Report on RME Fireface UCX on macOS M2
#I've had a Fireface UCX for over 10 years now. It's absolutely maxed, all inputs are busy, most outputs the same, ADAT, S/PDIF, BNC, MIDI, it's so deeply integrated into my studio, it's practically unthinkable that I should change it. And so it has been quite terrible that Apple, in their infinite wisdom, have decided to deprecate Firewire audio, and to push vendors into using a flawed DriverKit framework.
The problem
Roughly speaking, DriverKit has a kernel part (provided by Apple) and a client part (provided by each vendor), that taken together handle audio. But there seem to be issues with the CPU scheduling of these components, and so DriverKit USB audio may stutter whenever a fast device ends up saturating i/o (relative to audio). On my Mac, there are audio dropouts, and RME's driver reports buffer underruns in its panel and in logs.
USB
Long story short, USB2's timing stability leaves a lot to be desired due to things like polling, and CPU dependency. It's probably fine for 2 or 4 channels, but my Fireface has 36 and they're all transferred all the time. I like this. If I had my way, audio would be synchronous, full-duplex, all the bandwidth all the time. Alas.
RME
For some reason, RME haven't convinced Apple to keep supporting the much more stable FireWire bus for DriverKit, or to schedule everything audio always on performance cores (or whatever it is they need to do for scheduling, I can't be bothered to know all the tech details anymore). So we're stuck with USB and crap DriverKit audio performance.
The Fix, For Now
Although Apple have deprecated Kernel Extensions, they haven't removed support for them, and as of macOS Sequoia and M4, kexts continue to work.
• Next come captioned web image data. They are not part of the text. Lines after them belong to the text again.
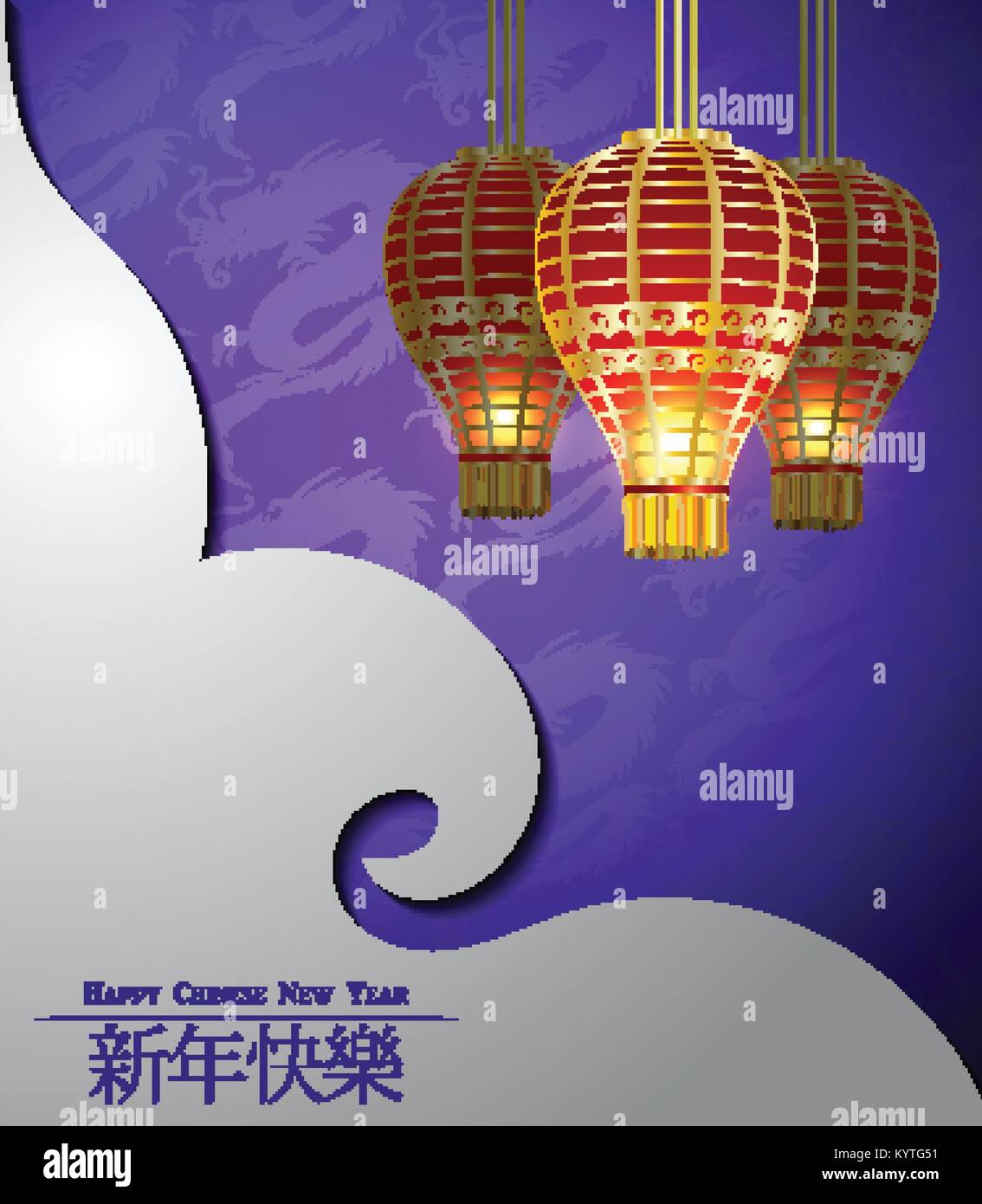 Red Chinese traditional paper lanterns Stock Vector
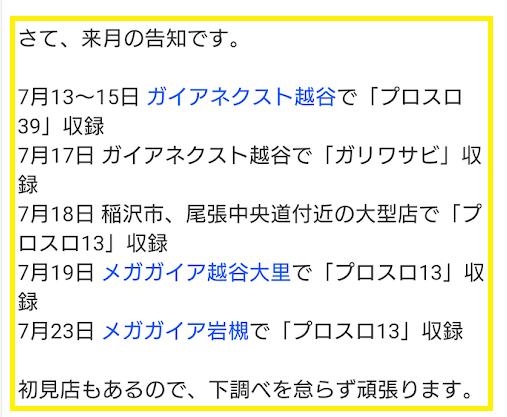 f:id:shimakazu1326:20190702153211p:plain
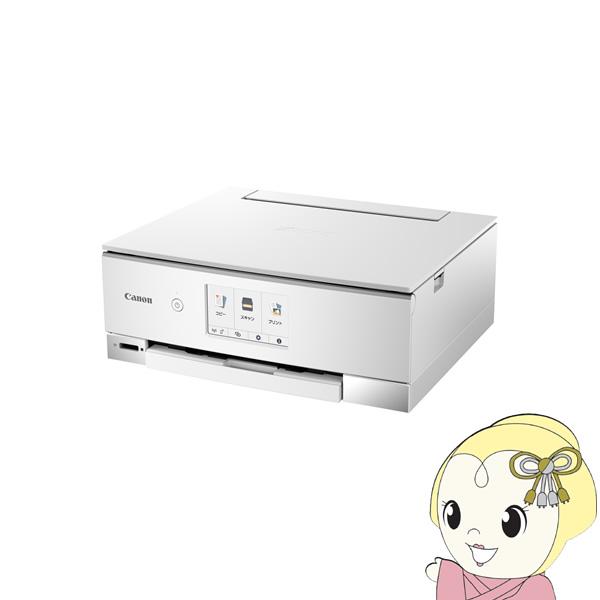【キャッシュレス5%還元】PIXUSTS8330WH キヤノン PIXUS(ピクサス)A4対応 インクジェットプリンター(ホワイト)【KK9N0D18P】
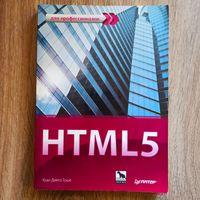 HTML5. Для профессионалов. Хуан Диего Гоше. HTML 5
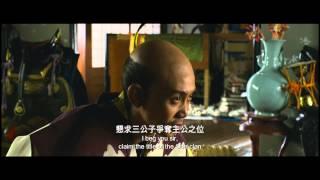 清須會議電影劇照1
You'll need to relax SIP (System Integrity Protection). Obvs do this on your own risk.
With the disclaimer out of the way, here's what works on my Mac Studio M2 Max:
Firewire kext
Mac usb-c port
→ Apple USB-C to Thunderbolt 2 adapter
→ Apple TB2 to Firewire 800 adapter
→ FW 800–400 cable
→ RME Fireface UCX.
Uninstall every other RME driver, and install the Fireface FireWire 3.41 or newer driver.
USB kext
Mac usb-c port
→ USB-C to USB-2 cable
→ RME Fireface UCX.
Uninstall every other RME driver, and install the Fireface USB Kernel Extension driver.
Notes
- In addition to SIP, macOS blocks the driver straight away, so before rebooting, navigate to System Settings, and allow the kernel extension to execute
- The safety buffer and offset are slightly larger with FireWire (as per UCX manual), so the actual latency, as reported, is ever so slightly higher.
- Lastly, pick a USB-C port that isn't shared, e.g. with internal devices or other USB ports. On my mac, the back USB-A ports are shared with the front USB-C ports. This is important if you're going for USB kext. If you can, go for Firewire
(No) Support
Please don't email me with questions about your hardware. I've tried to put above what worked for me, after being on the RME forums for over a year, and banging my head against the wall with DriverKit, and then holding my nose and using USB audio until I ran out of patience and bought the silly dongles required.
Is macOS likely to remove support for kernel extensions? I think it's not there yet. Sonoma and Sequoia both continue to support them.
Performance
I am able to take Bitwig's buffer down to 32 samples - a low value I never need. RME and Apple components add another 56 or so samples to output latency (as reported by Bitwig), so effectively it's never below 96. I have settled on 128 samples buffer which is less than what I used with my old Hackintosh (2013). Do expect another 128 samples of total i/o buffer for macOS/driver alone (50-something for output alone). Find more specific timings in Dawbench and your RME manual.
Good luck!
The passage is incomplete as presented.